The Journey to Zero
Read our special report on MRSA strategyWriting in USA Today this week, Peter Eisler explains how one hospital realized that its town was in the midst of a community-based outbreak of methicillin-resistant Staphylococcus aureus (MRSA)—and how they worked to contain the deadly bacteria.
An outbreak in Kentucky
Over the course of a few days, Saint Joseph-London Hospital in London, Ky., admitted three patients who tested positive for MRSA, but none had been in contact with hospitals, physicians, or each other. Two of the patients quickly died, while the third survived after spending three weeks in a coma.
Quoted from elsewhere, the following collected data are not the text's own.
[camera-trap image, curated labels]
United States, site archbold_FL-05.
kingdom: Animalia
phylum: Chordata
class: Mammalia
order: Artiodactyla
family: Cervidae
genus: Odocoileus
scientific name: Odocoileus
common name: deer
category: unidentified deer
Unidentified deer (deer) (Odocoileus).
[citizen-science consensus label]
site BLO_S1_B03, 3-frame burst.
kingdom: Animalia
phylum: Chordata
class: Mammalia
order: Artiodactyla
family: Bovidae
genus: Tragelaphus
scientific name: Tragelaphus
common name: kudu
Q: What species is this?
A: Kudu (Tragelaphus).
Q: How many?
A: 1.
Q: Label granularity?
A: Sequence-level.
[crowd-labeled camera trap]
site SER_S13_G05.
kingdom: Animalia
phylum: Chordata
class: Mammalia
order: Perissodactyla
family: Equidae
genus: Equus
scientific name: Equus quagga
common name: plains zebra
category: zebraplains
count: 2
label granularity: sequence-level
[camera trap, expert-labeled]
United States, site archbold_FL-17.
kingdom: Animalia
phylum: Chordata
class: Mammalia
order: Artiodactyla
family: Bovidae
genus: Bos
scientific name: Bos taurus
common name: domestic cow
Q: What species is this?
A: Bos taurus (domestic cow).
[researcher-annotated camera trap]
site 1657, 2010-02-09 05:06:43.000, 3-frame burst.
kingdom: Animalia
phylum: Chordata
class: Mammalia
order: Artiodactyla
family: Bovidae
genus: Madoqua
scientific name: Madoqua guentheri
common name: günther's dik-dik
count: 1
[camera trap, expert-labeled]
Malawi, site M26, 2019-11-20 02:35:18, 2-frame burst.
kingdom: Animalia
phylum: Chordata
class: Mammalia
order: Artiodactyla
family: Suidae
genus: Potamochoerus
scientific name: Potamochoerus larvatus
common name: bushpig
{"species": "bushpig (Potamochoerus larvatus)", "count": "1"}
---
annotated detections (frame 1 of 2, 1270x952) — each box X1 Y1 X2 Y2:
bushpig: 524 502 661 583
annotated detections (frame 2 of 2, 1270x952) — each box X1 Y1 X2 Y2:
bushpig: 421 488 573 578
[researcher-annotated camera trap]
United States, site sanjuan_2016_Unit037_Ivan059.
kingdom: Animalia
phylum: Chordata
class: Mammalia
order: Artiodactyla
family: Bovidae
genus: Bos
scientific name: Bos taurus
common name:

"What really bothered me was the rapidity of their deterioration, a matter of hours," says Muhammad Iqbal, a pulmonologist who chairs the hospital's infection control committee, adding that the physicians "were worried that something was spreading across the community."
NEJM: How hospitals can win the fight against MRSA
The hospital ordered that any new patient with respiratory symptoms be isolated and tested for MRSA. They notified the state Health Department, which alerted other hospitals in the region to watch for symptoms and report cases; a few cases of now-deceased patients were identified with the same strain of MRSA, but all the cases were isolated.
There is still no known link between the victims, except that all reported catching a case of late-season flu. Epidemiologists posited that perhaps the MRSA was there all along and that the flu simply weakened the patients' immune systems enough for it to take over.
Expert: Communities are unprepared
MRSA was once confined mostly to hospitals, but community-based MRSA now causes more than 50% of all skin and soft tissue infections that end in hospitalization. Some community-borne strains carry a toxin linked to a lung-ravaging "necrotizing" pneumonia that may strike with the flu or another underlying illness. Overall, data suggest that MRSA infections outside the hospitals are responsible for upwards of 20,000 deaths per year.
According to a USA Today investigation, most community-based MRSA cases go uncounted because CDC can only track those that escalate to life-threatening infections.
Moreover, communities are unprepared for most outbreaks, often lacking a structure to prevent or reduce MRSA from spreading. CDC has issued guidelines encouraging strong personal hygiene and discouraging sharing personal items, but there is no way to know if the measures are adopted (Eisler, USA Today, 12/16).